The display itself is pleasant to look at; it generates it's own light, adequate in daylight and wonderful at night, and the acceptable viewing angle is better than my LCD voltmeter. The digits are fully formed, not ugly seven-segments or bitty outlines.

Whenever the instrument is on, the whir of the chopper is audible, a soft, faint insect buzz, that varies whenever the instrument is jarred even slightly; the tiny, low-mass rotor jiggles in its bearings, but doesn't seem to affect operation.

The innards are quite clean, most of the volume is consumed by the stepper relay enclosure (front is at the top).
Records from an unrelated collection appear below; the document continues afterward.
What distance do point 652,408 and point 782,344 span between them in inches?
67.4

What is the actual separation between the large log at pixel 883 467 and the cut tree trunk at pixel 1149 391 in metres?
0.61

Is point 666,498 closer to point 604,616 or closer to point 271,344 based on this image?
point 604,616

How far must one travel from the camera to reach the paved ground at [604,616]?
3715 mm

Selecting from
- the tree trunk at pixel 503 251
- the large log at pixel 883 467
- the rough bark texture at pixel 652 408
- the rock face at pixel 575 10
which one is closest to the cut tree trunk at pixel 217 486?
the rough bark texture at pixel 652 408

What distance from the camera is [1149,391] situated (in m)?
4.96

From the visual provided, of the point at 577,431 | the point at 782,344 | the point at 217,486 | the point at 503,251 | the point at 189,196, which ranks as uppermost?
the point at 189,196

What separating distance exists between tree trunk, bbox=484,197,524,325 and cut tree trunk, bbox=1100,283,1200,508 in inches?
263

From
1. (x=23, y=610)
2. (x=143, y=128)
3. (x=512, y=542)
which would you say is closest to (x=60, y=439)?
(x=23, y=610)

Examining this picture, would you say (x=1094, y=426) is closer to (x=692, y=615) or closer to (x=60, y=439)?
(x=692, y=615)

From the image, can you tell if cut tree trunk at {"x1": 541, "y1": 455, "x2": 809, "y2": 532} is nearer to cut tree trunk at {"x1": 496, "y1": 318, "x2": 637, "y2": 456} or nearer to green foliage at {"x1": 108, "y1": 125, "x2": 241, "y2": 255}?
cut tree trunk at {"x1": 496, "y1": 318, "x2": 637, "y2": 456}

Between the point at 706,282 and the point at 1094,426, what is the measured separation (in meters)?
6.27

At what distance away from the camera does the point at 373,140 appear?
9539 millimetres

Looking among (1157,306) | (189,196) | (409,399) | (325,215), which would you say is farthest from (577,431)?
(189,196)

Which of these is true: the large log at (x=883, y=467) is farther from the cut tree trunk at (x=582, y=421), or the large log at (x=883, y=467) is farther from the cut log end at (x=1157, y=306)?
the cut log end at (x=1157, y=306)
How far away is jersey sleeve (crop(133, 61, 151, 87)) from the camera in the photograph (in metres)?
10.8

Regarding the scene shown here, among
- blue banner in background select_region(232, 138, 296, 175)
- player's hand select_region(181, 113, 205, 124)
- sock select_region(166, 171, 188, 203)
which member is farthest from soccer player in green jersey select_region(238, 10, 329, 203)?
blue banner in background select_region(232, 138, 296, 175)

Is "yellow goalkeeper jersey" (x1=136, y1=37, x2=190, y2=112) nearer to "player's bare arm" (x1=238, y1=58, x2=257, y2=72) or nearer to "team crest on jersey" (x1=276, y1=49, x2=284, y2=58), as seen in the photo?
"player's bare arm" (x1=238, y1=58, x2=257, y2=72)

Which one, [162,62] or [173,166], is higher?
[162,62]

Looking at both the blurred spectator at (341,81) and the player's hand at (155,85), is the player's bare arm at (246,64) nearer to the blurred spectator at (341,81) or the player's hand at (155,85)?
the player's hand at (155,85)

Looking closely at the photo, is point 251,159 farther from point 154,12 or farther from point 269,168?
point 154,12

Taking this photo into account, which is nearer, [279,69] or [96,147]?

For the record, it's accuracy is within 1% of my modern digital voltmeter; which is in error I don't know. Not bad for a device not calibrated since 1972 (according to an old sticker).

SUMMARY

This instrument is a nice bridge between past solutions to problems and the present. It's still recognizably a voltmeter, and you could in fact use it today in a pinch. It's old enough to embody some now-alien paradigms, and visually nice to look at. It is a nice lens with which to view today, to see what was important and what was not. The sensitivity control has disappeared. Display technology has improved only slightly, and at greatly increased complexity (NLS switched to Nixie displays in the 60's). The electronics shrunk to a fraction of a square inch. (Auto polarity and autoranging were in fact built into the first NLS voltmeter; AC volts and an ohmmeter were added by 1953 making for a true DMM, though they were still referred to colloquially as "voltmeters".)